課題: 下の記録のうち、「Considering distance from the camera, rank」を含む行から始まって「Answer: the dark」を含む行で終わる部分だけを、両端の行も含めてJSONの文字列リストとして出力してください。1行を1つの文字列にし、空行は入れないでください。

処理する記録:
"""
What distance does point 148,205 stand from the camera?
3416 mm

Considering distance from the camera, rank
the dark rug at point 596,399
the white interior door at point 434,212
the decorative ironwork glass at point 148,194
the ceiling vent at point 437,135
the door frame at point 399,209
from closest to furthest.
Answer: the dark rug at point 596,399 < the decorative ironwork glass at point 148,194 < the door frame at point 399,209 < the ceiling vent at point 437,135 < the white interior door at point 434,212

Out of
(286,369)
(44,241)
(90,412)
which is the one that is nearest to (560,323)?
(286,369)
"""
"""
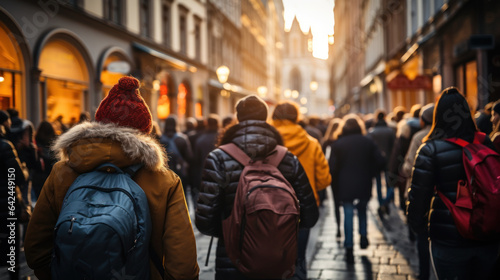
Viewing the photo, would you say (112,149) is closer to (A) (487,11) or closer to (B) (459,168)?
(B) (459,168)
"""
結果:
[
  "Considering distance from the camera, rank",
  "the dark rug at point 596,399",
  "the white interior door at point 434,212",
  "the decorative ironwork glass at point 148,194",
  "the ceiling vent at point 437,135",
  "the door frame at point 399,209",
  "from closest to furthest.",
  "Answer: the dark rug at point 596,399 < the decorative ironwork glass at point 148,194 < the door frame at point 399,209 < the ceiling vent at point 437,135 < the white interior door at point 434,212"
]